Chapter 22

171 26 5
                                    

-------

Aku menangkupkan kepalaku diatas meja begitu Park ssaem menjelaskan dengan suaranya yang seperti suara pengantar tidur itu.

Tidak berbeda jauh denganku, anak-anak dikelas ini semuanya melakukan hal yang sama.

Bagaimana tidak?

Kami semua kelelahan setelah hari terakhir kemah. Panitia mengajak kami untuk bermain games dari pagi hingga petang, lalu pulang naik bus hingga malam. Dan keesokan harinya, kami harus berangkat kesekolah dengan keadaan yang jauh dari kata baik tentunya, seperti sekarang ini.

Benar-benar melelahkan.

Ini sudah mendekati jam terakhir sebelum bel pulang.

Beberapa temanku bahkan sudah ada yang tertidur dengan nyenyak di pojok sana.

Untung ssaem satu ini bukan termasuk yang pemarah. Ia lebih tidak peduli dengan keadaan kelas dan muridnya, asalkan ia sudah merasa menyampaikan tugasnya sebagai seorang guru dengan baik.

Entahlah, aku tak peduli.

Aku memejamkan kedua mataku dengan khidmat.

'Tettttt'

Dan langsung berdiri tegak begitu suara bel pulang berbunyi nyaring.

Rasa kantuk ku meluap sudah entah kemana.

Aku membereskan buku-bukuku masuk kedalam tas dengan perasaan yang sudah lebih baik.

Tidak sabaran untuk bercumbu dengan kasur kesayanganku.

Aku berpamitan dengan teman-temanku begitu aku sudah membereskan semuanya.

Ternyata Hoshi masih tidur dipojok sana. Dalam hati aku terkikik geli.

Setelah itu aku berjalan cepat keluar kelas berdesak-desakan dengan siswa-siswi disini yang juga ingin cepat pulang seperti ku.

Namun diujung sana, aku dapat melihat siswa-siswi yang membuka lebar jalan untuk orang yang tak lain dan tak bukan adalah seorang Kim Mingyu dan teman-temannya tentunya.

Membuat orang-orang didepanku ini menggeser tubuhnya kesamping untuk memberi mereka akses jalan dan berhenti sebentar.

Aku memutar kedua bola mataku.

'Cuih.'

Aku mendecih dalam hati.

Semua siswi disini menatap mereka dengan berbagai tatapan, namun didominasi tatapan memuja untuk kaum siswi tentunya.

Aku menatap mereka dengan jengah. Mereka hanya membuang-buang waktuku yang berharga untuk cepat bertemu dengan kasurku dan membuat kepalaku sakit seketika entah karena apa. Namun sialnya mataku dan mata Mingyu bertemu setelah itu.

Ia menatapku dengan tatapan dinginnya yang biasa.

Aku tak menghiraukannya.

Kami -mungkin untukku- menganggap apa yang sudah kami lakukan pada saat kemah kemarin itu bukan apa-apa. Aku mencoba bersikap seperti semuanya tetap sama. Dan Mingyu pun juga demikian kurasa.

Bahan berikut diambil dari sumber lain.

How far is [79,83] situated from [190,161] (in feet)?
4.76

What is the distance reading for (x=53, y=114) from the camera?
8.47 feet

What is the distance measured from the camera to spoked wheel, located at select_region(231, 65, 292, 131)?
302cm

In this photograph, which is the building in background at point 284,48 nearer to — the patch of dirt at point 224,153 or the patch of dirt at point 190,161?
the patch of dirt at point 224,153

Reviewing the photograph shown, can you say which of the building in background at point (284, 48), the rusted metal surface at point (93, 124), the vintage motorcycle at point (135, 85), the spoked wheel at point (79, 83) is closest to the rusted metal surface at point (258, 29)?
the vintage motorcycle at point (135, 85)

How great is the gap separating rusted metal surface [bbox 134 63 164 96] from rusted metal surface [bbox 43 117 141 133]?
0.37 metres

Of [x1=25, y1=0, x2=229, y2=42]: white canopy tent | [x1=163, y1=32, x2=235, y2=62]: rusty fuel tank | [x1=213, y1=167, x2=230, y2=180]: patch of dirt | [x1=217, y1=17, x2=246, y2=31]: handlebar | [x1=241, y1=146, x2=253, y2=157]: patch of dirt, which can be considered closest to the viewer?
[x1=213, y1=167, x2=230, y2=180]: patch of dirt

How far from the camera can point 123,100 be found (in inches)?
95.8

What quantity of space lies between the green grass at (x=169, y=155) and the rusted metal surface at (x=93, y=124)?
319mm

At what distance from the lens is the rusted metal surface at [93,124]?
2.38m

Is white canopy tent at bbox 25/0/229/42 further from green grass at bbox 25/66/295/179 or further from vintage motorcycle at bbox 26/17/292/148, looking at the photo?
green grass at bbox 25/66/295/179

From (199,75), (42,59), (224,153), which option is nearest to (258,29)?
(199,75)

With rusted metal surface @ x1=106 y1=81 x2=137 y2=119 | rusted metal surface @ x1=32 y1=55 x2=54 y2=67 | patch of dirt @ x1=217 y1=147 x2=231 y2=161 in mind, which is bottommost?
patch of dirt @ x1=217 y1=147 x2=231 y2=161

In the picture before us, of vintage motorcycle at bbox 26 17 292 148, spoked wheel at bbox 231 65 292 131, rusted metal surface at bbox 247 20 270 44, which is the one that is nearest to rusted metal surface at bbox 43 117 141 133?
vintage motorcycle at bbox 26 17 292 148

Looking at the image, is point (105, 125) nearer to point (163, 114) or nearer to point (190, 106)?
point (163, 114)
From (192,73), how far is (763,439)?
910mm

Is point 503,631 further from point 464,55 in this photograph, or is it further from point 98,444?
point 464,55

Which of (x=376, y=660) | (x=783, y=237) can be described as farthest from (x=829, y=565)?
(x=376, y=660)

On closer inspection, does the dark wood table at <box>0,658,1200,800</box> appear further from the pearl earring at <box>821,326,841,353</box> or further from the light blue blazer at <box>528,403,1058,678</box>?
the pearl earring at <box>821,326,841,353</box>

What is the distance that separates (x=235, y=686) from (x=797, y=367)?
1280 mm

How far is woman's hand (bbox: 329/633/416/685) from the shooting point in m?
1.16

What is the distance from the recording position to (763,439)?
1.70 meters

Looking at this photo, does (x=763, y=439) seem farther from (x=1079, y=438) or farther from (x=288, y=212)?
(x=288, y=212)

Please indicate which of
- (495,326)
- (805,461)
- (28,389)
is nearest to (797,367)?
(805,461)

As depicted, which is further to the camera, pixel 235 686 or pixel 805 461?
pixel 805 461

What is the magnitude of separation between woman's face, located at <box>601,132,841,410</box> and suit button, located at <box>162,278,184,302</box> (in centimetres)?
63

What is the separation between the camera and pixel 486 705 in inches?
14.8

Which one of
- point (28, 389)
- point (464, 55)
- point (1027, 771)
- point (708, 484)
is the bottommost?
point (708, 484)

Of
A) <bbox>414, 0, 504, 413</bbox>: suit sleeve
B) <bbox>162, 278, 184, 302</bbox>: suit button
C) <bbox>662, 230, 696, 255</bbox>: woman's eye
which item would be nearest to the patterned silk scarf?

Bahkan saat dikantin kami bertemu, kami masih saling menatap sengit, dan Mingyu yang dengan sengaja menyenggol bahuku entah apa maksudnya.

Mingyu itu benar-benar sulit ditebak.

Walaupun jujur...

Sulit untuk melupakan saat malam kemah itu.

Tapi aku mencoba untuk melupakannya, karena memangnya apa yang bisa kuharapkan dari seorang Kim Mingyu?